Sunday, March 25, 2012

Test Patterns

Do you remember back in the day, that television stations did not broadcast 24 hours a day? In fact back when we first got a television, the local stations didn’t even broadcast during the middle of the day. I can remember gathering around the TV around a quarter till four in the afternoon; when they would resume their broadcast day with a test pattern that featured a rendering of an Indian head for 15 minutes before the afternoon western serials. Children’s programming was the king of the afternoon then the local evening news at 6, the network news at 6:30, local programming until 8 then three hours of prime time network programming and a short late night local newscast followed by the formal television station sign-off and the United States national anthem then 15 more minutes of that ubiquitous test pattern.

Oh how we hated that test pattern with that smug Native American chief staring off to the right at who knows what while that tone droned on incessantly. It was so boring and we wanted to get on with the fun of the afternoon. The Indian Head Test Pattern was the most common black and white television test pattern. Introduced in 1939 by RCA of Harrison, New Jersey, its name comes from the original art of a Native American featured on the card. The Indian Head Test Pattern became familiar to the large post-war Baby Boom TV audiences in America from 1947 onwards.

Later in life, I learned that the test pattern came from a carefully calibrated camera called a monoscope and served a specific purpose. The test pattern was used to make many typical daily (sometimes hourly) adjustments on cameras, and studio monitors. An experienced broadcast engineer would use the test pattern to make careful adjustments to the TV station’s master monitor. After the monitor was adjusted, a cardboard mounted lithograph of the test pattern, attached to an easel in each TV studio, was videographed by each studio camera during test time. Then the cameras were adjusted to appear identical on picture monitors, by alternately switching between and comparing the monoscope image and the test card image. Such adjustments were made on a regular basis because television system electronics then used hot vacuum tubes, the operating characteristics of which drifted throughout each broadcast day.

Test patterns were broadcast to the public daily to allow regular adjustments by home television set owners and TV shop repair technicians. The same features on the pattern used by the television station engineers were included to facilitate focus and contrast settings, and the measurement of resolution. The circular "bulls-eyes" in the centre and the four corners permitted uniform deflection yoke and oscillator amplitude adjustments for centering, pincushioning, and image size. While all this techie stuff was going on, my brother and I were impatiently waiting for the test pattern to disappear and the fun to begin.

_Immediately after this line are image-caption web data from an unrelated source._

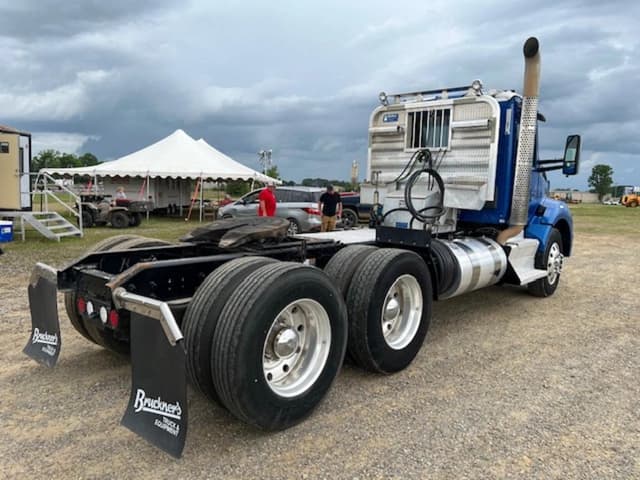 Image of Kenworth T880 equipment image 4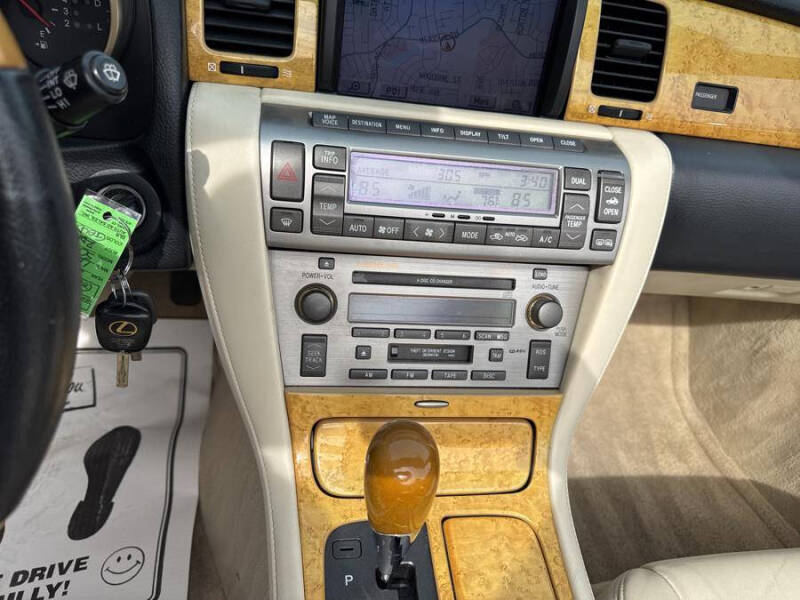 2004 Lexus SC 430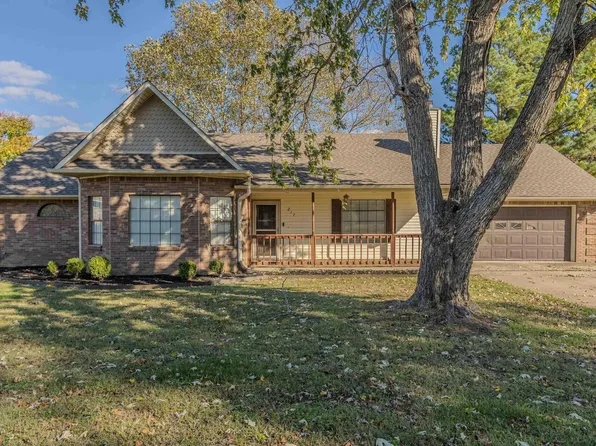 217 S Center Hill Rd, Paragould, AR 72450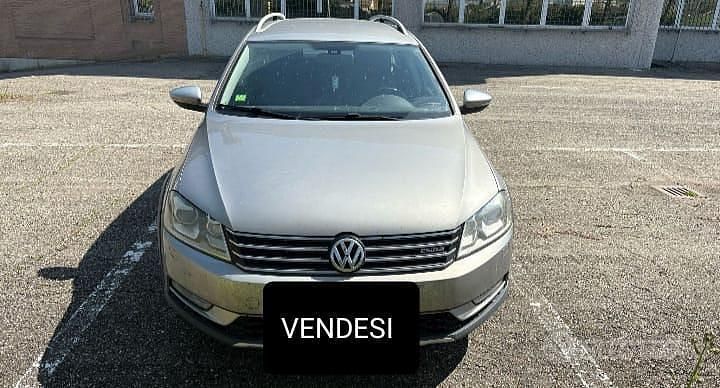Usata VW Passat 170 CV (125 kW) 2013 Berlina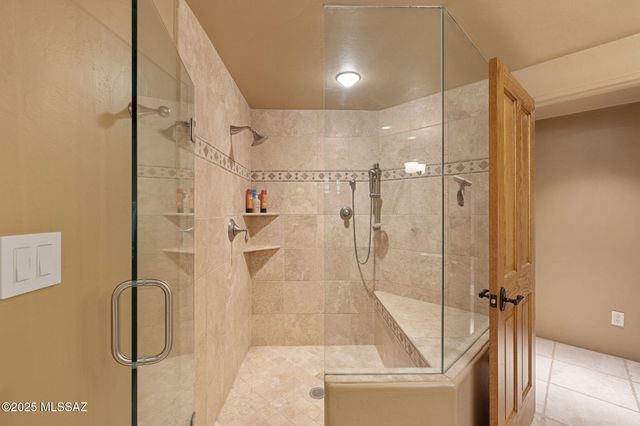 4425 N Hacienda Del Sol Road, Tucson, AZ 85718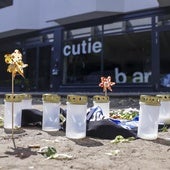 Velas y una bufanda del club de fútbol Arminia Bielefeld en el lugar donde se produjo el acuchillamiento múltiple.
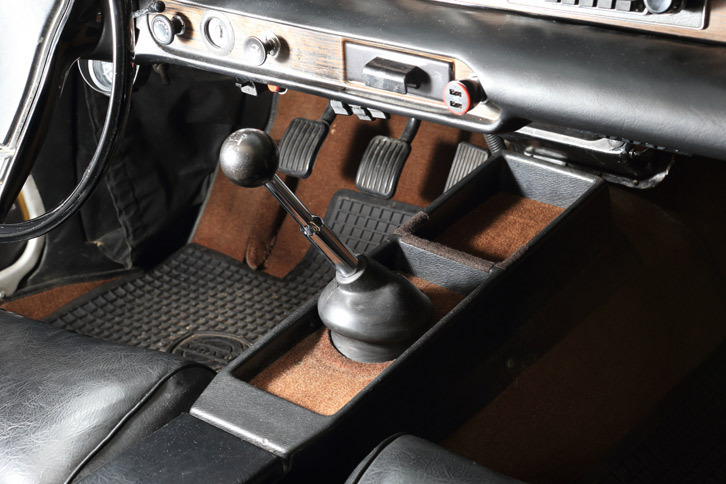 「P1800」のトランスミッションには4段MTと3段ATが用意されており、ともにセレクターレバーは“フロアシフト”となっていた。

By time I was working in television, the test pattern had all but disappeared. We still had one on a card that we used to adjust the RCA TK-10 black and white camera that was used to create the “supers” and “crawls” that were seen at the bottom of the screen. Yes, I became that techie geek making the adjustment, but we didn’t bore all the kids in the audience by broadcasting it. Also by then, television station’s broadcast days were longer, beginning at 6:45 AM with the local farm show and ending at 1AM after the Tonight Show with Johnny Carson. We did have an electronically generated test signal called "color bars." They can occasionally be seen today. Did you know that we could not broadcast the color bars for over 15 minutes for fear of overheating the final tubes in the transmitters? Oh MY!